Microsoft Azure — Azure Service Health & Advisor
Service Health, resource health, Azure Advisor recommendations, and proactive notifications..
20+ years shipping production infrastructure and CI/CD at scale. Drawn from code that ran under real load.
- ✓An active Azure subscription (free or paid), Azure CLI installed (version 2.40+), PowerShell 7+ with Az module (for PowerShell examples), Python 3.8+ with azure-identity and requests packages (for Python examples), basic understanding of Azure resources (VMs, storage, etc.), familiarity with Azure portal navigation.
Azure Service Health & Advisor is like having a specialized tool that handles service health advisor in the Microsoft cloud — you manage the configuration, Azure handles the infrastructure.
Azure is Microsoft's cloud computing platform offering over 200 services. This article covers azure service health & advisor with production-ready configurations, best practices, and hands-on examples.

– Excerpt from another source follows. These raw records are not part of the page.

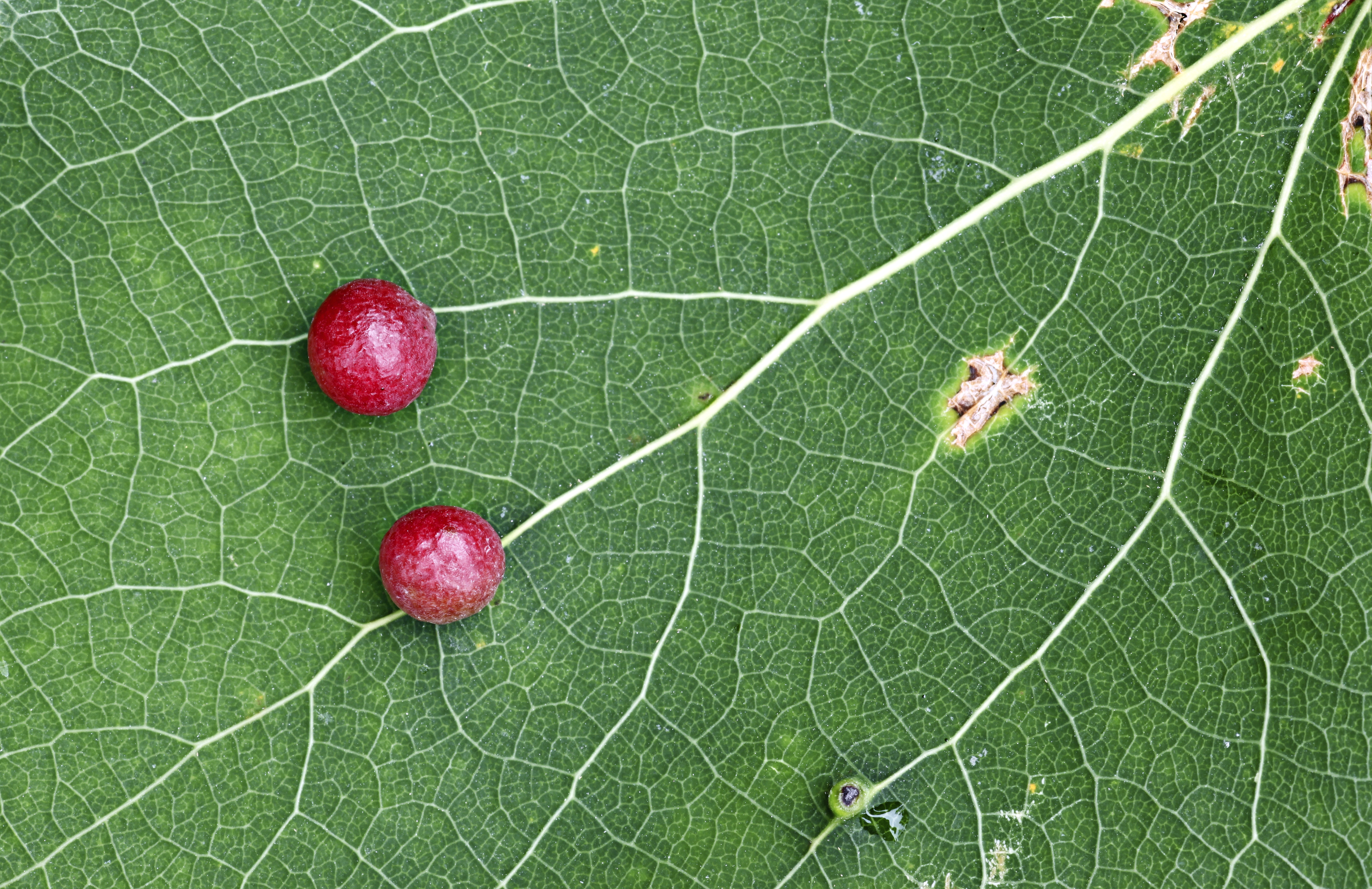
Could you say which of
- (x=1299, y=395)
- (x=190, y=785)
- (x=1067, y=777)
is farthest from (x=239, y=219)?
(x=1299, y=395)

Why Azure Service Health and Advisor Matter
Azure Service Health and Azure Advisor are two free services that provide critical insights into your Azure environment. Service Health keeps you informed about Azure service outages, planned maintenance, and health advisories that could affect your resources. Advisor, on the other hand, is a personalized cloud consultant that analyzes your resource configuration and usage telemetry to recommend best practices in reliability, security, performance, and cost. Together, they form the backbone of proactive cloud management. Ignoring them is like flying blind — you'll only learn about problems when your users complain. In production, we've seen teams miss SLA breaches because they didn't configure Service Health alerts, or overspend by 30% because they ignored Advisor cost recommendations. These tools are not optional; they are essential for any serious Azure deployment.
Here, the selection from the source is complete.